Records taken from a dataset
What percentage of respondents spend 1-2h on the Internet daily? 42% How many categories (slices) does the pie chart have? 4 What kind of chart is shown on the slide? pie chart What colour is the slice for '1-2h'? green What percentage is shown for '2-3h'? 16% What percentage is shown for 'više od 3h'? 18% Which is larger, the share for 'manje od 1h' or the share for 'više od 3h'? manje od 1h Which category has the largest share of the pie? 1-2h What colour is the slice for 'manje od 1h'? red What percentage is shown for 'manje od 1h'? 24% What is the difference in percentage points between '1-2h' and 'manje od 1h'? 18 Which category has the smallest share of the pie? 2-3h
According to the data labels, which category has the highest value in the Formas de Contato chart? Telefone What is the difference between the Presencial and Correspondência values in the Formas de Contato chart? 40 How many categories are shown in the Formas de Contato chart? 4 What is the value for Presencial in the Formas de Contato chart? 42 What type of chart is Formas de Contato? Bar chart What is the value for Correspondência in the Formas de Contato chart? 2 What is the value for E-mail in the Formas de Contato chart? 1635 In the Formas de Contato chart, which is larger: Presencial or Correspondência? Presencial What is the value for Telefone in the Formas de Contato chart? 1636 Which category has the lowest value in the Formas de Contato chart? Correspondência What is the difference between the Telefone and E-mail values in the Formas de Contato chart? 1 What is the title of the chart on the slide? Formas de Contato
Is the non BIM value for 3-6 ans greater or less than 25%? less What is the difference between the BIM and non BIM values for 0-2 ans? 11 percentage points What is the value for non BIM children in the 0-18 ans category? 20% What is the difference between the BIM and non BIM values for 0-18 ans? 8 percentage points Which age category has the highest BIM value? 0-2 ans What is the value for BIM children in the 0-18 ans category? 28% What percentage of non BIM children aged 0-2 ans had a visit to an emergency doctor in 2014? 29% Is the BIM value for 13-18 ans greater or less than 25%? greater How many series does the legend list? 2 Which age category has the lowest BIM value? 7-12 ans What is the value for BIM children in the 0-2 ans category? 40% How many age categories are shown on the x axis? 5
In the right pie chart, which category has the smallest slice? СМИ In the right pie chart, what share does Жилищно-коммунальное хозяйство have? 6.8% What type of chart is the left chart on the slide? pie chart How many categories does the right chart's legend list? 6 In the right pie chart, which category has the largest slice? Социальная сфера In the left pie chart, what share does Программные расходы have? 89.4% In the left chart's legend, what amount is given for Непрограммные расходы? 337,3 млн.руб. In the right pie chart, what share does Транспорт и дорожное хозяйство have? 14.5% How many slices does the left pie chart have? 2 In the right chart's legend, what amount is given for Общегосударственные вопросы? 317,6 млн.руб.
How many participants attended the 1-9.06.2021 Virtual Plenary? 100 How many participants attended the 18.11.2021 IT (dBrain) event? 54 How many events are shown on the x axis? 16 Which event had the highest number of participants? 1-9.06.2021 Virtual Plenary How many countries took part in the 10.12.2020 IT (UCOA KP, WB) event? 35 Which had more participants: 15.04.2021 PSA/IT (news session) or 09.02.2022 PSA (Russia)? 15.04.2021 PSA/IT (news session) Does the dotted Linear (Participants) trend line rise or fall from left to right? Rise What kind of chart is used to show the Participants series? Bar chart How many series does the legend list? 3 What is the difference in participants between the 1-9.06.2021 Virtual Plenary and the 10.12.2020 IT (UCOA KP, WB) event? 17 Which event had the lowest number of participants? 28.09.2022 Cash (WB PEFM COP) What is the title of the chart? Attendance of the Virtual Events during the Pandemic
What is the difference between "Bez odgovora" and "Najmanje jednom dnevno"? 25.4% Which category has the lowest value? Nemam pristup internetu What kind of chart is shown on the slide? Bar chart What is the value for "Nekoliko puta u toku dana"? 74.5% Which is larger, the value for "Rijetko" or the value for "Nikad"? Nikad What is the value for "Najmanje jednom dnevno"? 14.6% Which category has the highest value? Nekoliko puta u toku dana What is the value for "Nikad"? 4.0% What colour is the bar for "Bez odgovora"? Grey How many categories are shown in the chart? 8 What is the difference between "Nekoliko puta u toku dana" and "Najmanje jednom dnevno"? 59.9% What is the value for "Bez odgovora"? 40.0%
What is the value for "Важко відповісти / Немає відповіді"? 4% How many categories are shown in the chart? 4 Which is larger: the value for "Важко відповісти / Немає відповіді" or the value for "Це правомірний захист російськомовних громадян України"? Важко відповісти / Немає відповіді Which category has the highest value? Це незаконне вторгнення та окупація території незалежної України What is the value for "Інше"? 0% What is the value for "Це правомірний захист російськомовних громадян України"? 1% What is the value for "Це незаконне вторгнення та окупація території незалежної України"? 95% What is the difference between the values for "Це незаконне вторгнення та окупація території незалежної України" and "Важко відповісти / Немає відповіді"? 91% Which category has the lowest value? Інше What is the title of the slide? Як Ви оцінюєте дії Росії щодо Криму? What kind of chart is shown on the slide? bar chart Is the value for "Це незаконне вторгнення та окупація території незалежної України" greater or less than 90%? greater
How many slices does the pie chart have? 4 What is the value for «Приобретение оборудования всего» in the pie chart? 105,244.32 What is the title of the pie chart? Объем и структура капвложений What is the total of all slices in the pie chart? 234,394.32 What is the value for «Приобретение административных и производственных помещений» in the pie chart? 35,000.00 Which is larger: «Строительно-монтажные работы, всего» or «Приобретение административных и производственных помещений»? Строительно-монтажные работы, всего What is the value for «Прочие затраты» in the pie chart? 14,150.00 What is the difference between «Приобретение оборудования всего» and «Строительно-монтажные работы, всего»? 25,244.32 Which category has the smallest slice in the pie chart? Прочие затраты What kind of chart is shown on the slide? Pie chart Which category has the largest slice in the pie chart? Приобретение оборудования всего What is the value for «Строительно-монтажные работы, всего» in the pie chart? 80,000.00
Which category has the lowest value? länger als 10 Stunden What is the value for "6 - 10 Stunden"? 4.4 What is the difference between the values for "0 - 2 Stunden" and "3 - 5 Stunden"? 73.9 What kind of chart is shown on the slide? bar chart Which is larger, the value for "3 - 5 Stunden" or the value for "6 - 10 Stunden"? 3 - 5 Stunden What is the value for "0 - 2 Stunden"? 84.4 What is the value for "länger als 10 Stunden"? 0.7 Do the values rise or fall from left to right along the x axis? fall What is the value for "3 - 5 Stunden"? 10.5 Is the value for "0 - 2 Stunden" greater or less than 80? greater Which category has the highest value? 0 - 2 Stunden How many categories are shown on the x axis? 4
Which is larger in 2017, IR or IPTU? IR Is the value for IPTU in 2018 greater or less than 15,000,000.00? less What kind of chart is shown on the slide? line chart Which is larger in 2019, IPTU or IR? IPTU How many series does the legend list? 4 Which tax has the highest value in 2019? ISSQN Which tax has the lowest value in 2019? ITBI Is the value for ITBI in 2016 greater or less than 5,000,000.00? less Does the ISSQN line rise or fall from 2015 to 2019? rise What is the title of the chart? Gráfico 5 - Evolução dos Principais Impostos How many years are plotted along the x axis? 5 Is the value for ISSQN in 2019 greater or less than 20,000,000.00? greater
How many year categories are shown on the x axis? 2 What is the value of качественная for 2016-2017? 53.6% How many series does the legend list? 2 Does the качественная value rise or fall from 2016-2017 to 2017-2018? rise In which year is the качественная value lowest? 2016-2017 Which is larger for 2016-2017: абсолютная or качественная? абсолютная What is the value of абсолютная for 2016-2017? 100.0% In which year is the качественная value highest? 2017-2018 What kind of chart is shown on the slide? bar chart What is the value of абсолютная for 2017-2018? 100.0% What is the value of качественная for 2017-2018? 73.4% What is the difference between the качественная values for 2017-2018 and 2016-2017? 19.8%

What the exercise asks:
State how many lines of the records contain the string "points", with case counting. Reply with the number only.

Task solution:
2